Agnostic Notes on Regression Adjustments to Experimental data: Reexamining Freedman’s Critique

In the usual set up of estimating average causal effect in a randomized experiment, Freedman criticized using OLS coefficient of treatment as an estimate when regressing observed outcome on treatment and covariates. To reiterate, based on Neyman’s model, we assume there are n subjects (finite population of interest), assignment (Z) is the only source of randomness, covariates (X), potential outcomes Y(1) and Y(0) are fixed, observed outcomes (Y) are random because they depend on assignment.

Lin overall agrees that just because you have random assignment does not mean you will automatically get necessarily better estimates if you regress with covariates but shows that including a full interaction term will make the estimate at least as good as the two popular ones, ATEunadf (simple difference in means, not considering covariates) and ATEadf (regressing outcome on covariates all at once). In short, Lin’s proposal is to add the interaction term: under the same regularity conditions, OLS adjustment will not 'worsen’ efficiency (as contended by Freedman), Hubert White error estimate is still consistent and asymptotically normal (regardless of whether the interaction term is included) and finally the bias of ATEinteract tends to zero with large enough sample sizes. He creates an intuitive explanation by drawing an analogy between survey sampling and randomised experiments. To summarise, Lin’s main point is that little needs to be changed in the conventional finite population inference to address freedman’s criticism.

Lin’s argument as to why we should include covariates is by analogising the estimation of a population mean. Intuitively, suppose you want to predict the mean of a population Y, but you only have a sample, say, Ys. But you have the whole population of some covariate, say X, where X is something that may or may not have correlation with Y. Mean(YS) will be unbiased but will ignore this correlation. A 'better’ estimate would incorporate this association (or lack thereof): estimating the population mean by including the sample mean, but also the covariate X, whose association with Y we can estimate from the sample.

So the respective argument for randomized experiment is that we have data (covariates) for the entire population (N) so including it to estimate ATE will not worsen the estimate. If there is no association between Y and X, the estimate will just boil down to ATEadj. If there is, ATEinteract will have lower variance because it 'adjusts’ the estimate by giving more importance to the group with fewer units, because this group will have a mean estimate that more biased than the group with more units. Note that if the groups have equal units, then even under ATEadj, the 'overestimation’ and 'underestimation’ will cancel out, leading to the same estimate as ATEinteract.

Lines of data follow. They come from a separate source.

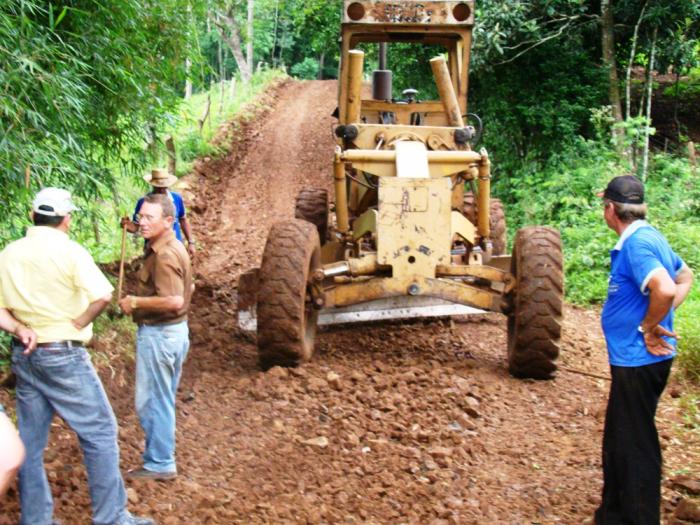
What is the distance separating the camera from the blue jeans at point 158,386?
4.65 meters

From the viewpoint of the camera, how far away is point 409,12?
7559mm

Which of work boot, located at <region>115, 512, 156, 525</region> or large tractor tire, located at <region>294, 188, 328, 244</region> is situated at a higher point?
large tractor tire, located at <region>294, 188, 328, 244</region>

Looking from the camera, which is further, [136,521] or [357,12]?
[357,12]

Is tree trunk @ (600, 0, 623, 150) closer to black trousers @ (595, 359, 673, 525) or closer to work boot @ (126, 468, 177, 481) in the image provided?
black trousers @ (595, 359, 673, 525)

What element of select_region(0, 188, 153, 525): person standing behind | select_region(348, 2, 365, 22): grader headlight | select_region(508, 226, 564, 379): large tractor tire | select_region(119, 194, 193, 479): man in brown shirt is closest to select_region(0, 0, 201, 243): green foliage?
select_region(119, 194, 193, 479): man in brown shirt

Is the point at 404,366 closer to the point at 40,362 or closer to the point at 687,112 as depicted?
the point at 40,362

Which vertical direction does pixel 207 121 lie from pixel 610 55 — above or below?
below

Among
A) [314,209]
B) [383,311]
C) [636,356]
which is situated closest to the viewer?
[636,356]

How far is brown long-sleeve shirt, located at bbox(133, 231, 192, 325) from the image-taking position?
460 cm

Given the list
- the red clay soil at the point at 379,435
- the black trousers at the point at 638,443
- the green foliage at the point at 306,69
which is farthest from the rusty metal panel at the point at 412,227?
the green foliage at the point at 306,69

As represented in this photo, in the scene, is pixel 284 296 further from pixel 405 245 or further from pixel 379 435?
pixel 379 435

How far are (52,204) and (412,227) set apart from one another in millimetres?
3098

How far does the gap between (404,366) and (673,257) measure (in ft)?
10.2

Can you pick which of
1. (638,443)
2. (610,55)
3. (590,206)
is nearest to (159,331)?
(638,443)
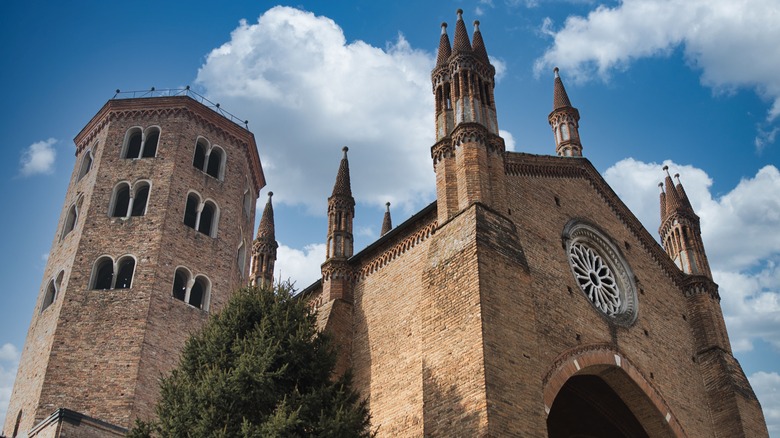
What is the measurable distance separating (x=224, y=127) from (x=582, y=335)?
59.4 ft

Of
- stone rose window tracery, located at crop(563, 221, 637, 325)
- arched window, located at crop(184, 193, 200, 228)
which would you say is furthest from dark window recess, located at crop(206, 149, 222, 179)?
stone rose window tracery, located at crop(563, 221, 637, 325)

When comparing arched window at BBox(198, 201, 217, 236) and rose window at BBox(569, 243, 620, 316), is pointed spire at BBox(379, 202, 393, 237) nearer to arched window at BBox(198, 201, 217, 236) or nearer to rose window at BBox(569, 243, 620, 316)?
arched window at BBox(198, 201, 217, 236)

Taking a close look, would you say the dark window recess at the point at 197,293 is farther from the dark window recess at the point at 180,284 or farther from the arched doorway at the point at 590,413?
the arched doorway at the point at 590,413

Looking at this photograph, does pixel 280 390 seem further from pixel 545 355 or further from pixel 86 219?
pixel 86 219

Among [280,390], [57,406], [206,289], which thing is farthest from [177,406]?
[206,289]

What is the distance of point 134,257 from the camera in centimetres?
2553

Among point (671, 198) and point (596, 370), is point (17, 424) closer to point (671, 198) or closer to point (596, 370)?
point (596, 370)

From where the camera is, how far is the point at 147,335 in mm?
23875

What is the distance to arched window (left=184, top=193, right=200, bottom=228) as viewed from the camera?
27.8m

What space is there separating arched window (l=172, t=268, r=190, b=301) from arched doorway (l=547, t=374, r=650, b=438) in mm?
12749

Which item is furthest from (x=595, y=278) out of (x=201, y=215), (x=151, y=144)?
(x=151, y=144)

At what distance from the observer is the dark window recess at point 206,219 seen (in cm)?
2805

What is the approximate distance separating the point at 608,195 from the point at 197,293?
13914 millimetres

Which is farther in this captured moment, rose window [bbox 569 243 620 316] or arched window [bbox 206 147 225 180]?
arched window [bbox 206 147 225 180]
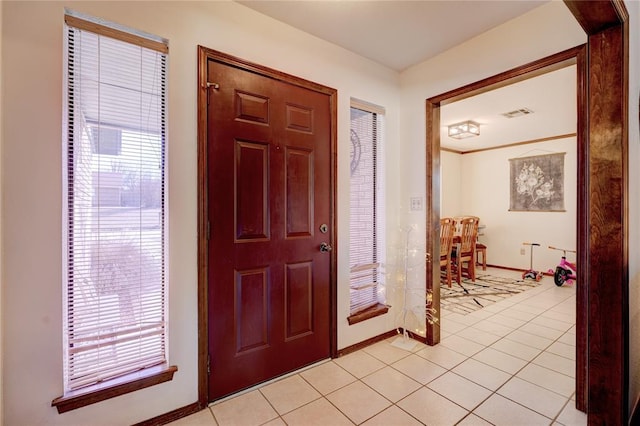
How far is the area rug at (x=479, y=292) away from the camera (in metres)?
3.57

This naturally explains Lin’s argument for separate regression because for the treatment group, we consider total population to be n and to get average treatment effect we consider it to be a sample mean of n1 units - for control we consider a sample mean of n0 units. We estimate the means of Y(1) and Y(0) separately, and then estimate ATE. If the covariates have exact opposite correlation, ATEinteract reduces to ATEunadj - (the differences cancel out), if not, ATEinteract has lower variance. Note that ATEunadj is a specific case of ATEinteract, if we consider ATEinteract to be the difference of two 'fixed slope’ regression estimators, in which case ATEunadj places a value of zero in the scaling factor.

Lin further argues and demonstrates that Freedman’s contention that the OLS error estimate is inconsistent can be addressed by using the Hubert White error instead: This estimate is also agnostic, meaning that it shows nice asymptotic properties even if the regression model is incorrect. Intuitively, ATEinteract has standard error which includes the variance in Y(1) and Y(0) unexplained by the covariates but 'inversely’ scaled. This also leads to a discussion of an intrinsic parallel between Lin’s estimator and a weighted OLS of Y on X and Z with these 'inverse’ scales as weight.

The difference between variances of ATEinteract and ATEadj can be thought of as the 'paired variance' - 'how better the OLS coefficients are when regression is done separately' - whereas the difference between variances of ATEinteract and ATEunadj can be thought of as 'pooled variance’ - 'how much of Y the covariates are able to explain’.

Lastly, it is also notable that in case the covariate is categorical, ATEinteract gives the same estimate as ATEstra, that is, post-stratification ATE.